NephTwitterArchive.com is a non-commercial search engine that identifies scientific tweets from various NephTwitter communities. I coded 51 algorithms to identify scientific tweets at 15-minute intervals. Scientific tweets have informative text and a slide, URL to a scientific resource, or both. The engine uses a standard search protocol in which search results are based only on the query. All searches are anonymous. I measured learner-affinity for the engine by number of completed searches. Four elements are required for a single completed search to be recorded: query is made & executed, results are displayed, and a link to the primary scientific tweet is clicked.

Results

From 11/2011 to 4/2021, the engine identified 341742 tweets from 517 NephTwitter communities. A third of these were scientific tweets. From 10/2019-4/2021 learners completed 28313 searches (monthly median 1368, IQR 1264-1580). From 2019 to 2020, median monthly completed searches changed +12%; from 2020 to 4/2021, a +38% change.
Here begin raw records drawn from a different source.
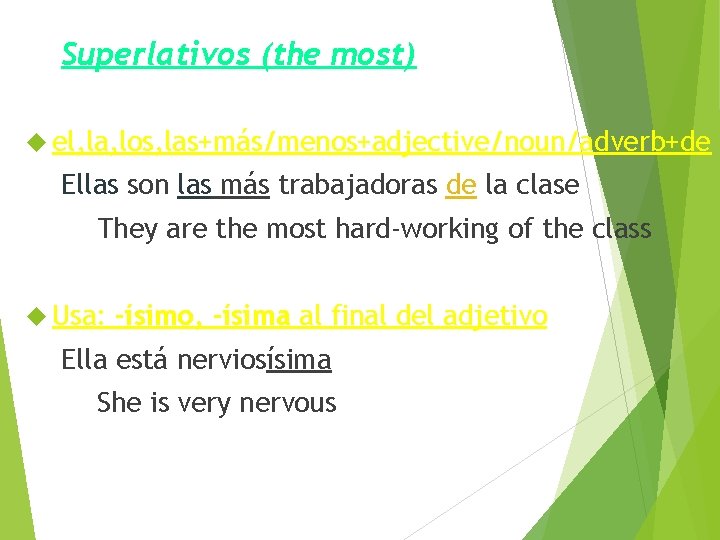 Superlativos (the most)

el,la,los,las+más/menos+adjective/noun/adverb+de
Ellas son las más trabajadoras de la clase
They are the most hard-working of the class

Usa: -ísimo, -ísima al final del adjetivo
Ella está nerviosísima
She is very nervous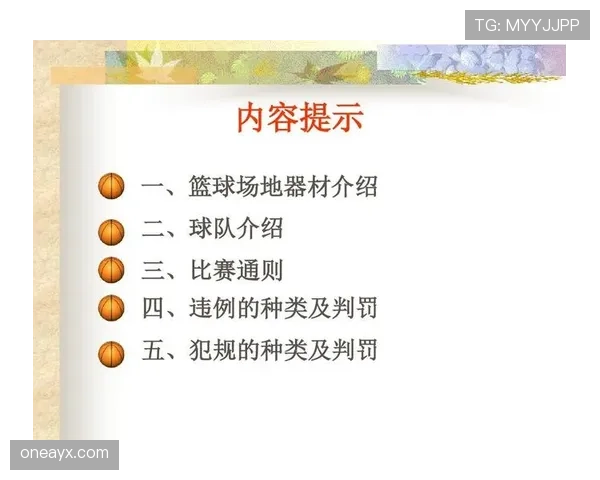 TG: MYYJJPP

内容提示

一、篮球场地器材介绍

二、球队介绍

三、比赛通则

四、违例的种类及判罚

五、犯规的种类及判罚

oneayx.com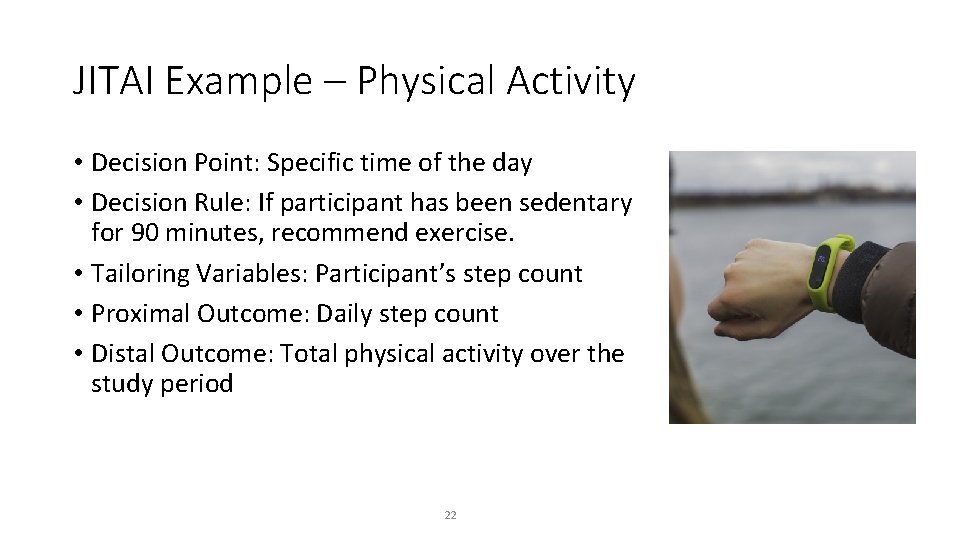 JITAI Example – Physical Activity

• Decision Point: Specific time of the day
• Decision Rule: If participant has been sedentary for 90 minutes, recommend exercise.
• Tailoring Variables: Participant's step count
• Proximal Outcome: Daily step count
• Distal Outcome: Total physical activity over the study period

22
Nearly half of all learners used the engine immediately after visiting Twitter or Facebook; 37% visited the engine directly.

Conclusion

Scientific discourse is valuable if all participants start the conversation with a common set of facts. Social media search tools do not support this goal. A search engine that uses standard search protocol can mitigate the information dilemma and restore search to its primary function of providing results based on query alone.